See this wiki page for more information.

For now, remember that when $X \sim \Exp(1)$, $-\log (X) \sim \operatorname{Gumbel}(0, 1)$, which is called the standard Gumbel distribution.

It is easy to sample from the standard Gumbel distribution.

  • First sample from the uniform distribution $U \sim \operatorname{Uniform}(0, 1]$.
  • Then do transform $X = -\log (- \log (U))$. Then $X \sim \operatorname{Gumbel(0, 1)}$.
Gumbel-Max trick #

This is an old trick to sample from distribution $\operatorname{Categroical}(\pi _ 1, \dots, \pi _ K)$.

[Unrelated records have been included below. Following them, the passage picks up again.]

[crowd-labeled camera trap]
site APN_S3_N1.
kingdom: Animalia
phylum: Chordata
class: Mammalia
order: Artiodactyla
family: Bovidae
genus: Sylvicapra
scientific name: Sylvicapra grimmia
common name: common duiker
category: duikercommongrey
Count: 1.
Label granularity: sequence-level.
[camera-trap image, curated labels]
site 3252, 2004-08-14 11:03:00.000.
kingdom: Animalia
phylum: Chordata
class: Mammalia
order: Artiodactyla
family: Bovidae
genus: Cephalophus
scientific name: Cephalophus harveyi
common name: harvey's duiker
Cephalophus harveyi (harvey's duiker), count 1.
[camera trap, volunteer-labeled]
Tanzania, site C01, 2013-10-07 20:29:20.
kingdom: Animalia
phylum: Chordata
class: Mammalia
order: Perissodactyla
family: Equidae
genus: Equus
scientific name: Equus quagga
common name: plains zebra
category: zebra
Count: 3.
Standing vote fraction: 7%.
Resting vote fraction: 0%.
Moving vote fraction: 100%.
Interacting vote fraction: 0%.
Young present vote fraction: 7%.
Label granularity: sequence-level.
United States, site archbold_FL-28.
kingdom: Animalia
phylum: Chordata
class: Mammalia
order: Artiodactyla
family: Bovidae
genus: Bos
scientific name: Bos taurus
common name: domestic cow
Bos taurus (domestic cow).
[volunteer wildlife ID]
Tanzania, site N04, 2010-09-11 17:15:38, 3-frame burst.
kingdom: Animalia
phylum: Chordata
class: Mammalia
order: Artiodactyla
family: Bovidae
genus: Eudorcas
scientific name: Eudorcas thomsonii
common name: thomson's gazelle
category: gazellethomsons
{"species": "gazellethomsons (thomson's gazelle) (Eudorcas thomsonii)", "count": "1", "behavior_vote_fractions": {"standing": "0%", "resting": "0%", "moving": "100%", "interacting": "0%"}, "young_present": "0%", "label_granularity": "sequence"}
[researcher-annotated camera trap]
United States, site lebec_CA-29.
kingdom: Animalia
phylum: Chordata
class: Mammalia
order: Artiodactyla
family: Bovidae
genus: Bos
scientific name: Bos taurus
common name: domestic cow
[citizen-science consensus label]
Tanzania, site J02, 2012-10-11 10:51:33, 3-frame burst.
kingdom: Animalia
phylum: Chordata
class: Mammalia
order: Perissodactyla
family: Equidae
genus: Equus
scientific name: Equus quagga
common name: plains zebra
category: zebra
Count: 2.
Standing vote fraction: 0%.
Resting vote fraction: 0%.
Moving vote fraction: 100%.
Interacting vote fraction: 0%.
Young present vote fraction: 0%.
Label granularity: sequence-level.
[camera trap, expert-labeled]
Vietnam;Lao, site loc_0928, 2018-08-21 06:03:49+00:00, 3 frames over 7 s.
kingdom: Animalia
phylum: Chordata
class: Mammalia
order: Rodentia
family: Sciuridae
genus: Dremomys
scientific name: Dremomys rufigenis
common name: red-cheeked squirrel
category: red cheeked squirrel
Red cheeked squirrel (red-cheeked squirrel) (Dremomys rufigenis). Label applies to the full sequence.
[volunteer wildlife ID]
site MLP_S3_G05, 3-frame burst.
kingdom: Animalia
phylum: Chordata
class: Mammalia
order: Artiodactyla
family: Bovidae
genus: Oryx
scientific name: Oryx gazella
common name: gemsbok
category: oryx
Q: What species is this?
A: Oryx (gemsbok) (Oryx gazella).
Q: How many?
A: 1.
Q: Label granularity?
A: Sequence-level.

Here is a result from the extreme value theory. Suppose $\xi _ k \sim _ {\iid} \Exp(1)$. And then $$ Z := \argmin{k \in \c{1, \cdots, K}} \frac{\xi _ k}{\pi _ k} \implies Z \sim \operatorname{Cat}(\pi _ 1, \ldots, \pi _ K) $$ Equivalently we can take log on the RHS: $$ Z = \argmax{k\in \c{1, \cdots, K}}\p{\log \pi _ {k}-\log \xi _ {k}} $$ Let $E _ k \sim _ {\iid} \operatorname{Gumbel}(0, 1)$ we have equivalently: $$ Z = \argmax{k \in \c{1, \cdots, K}} \p{\log \pi _ k + E _ k} $$ This particular sampling method of categorical distribution is called the Gumbel-Max trick.

Softmax function #

The softmax function $\operatorname{softmax} _ {\tau}(x): \R^d \to (0, \infty)^d$ is a bijection from $\R^d$ to all $d$-ary discrete densities with full support. $\tau > 0$ is called the temperature. $$ \newcommand{softmax}{\operatorname{softmax}} \softmax _ {\tau}(x) _ {j}=\frac{\operatorname{exp} \left(x _ {j} / \tau\right)}{\sum _ {k=1}^{K} \operatorname {exp} \left(x _ {k} / \tau\right)} $$

  • As $\tau \downarrow 0$, $\softmax _ \tau \to \operatorname{argmax}$.
  • As $\tau \uparrow \infty$, $\softmax _ {\tau}$ returns the uniform distribution.
Gumbel-Softmax #

When $\tau$ is very small, the following is almost the same as the one-hot encoding of argmax: $$ \softmax _ {\tau}\p{\log \pi _ k + E _ k},\quad E _ k \sim _ {\iid} \operatorname{Gumbel}(0, 1) $$ TODO When $\tau \le 1 / (K - 1)$, the output of this function always have maximum value at $\softmax _ \tau \pi _ k$.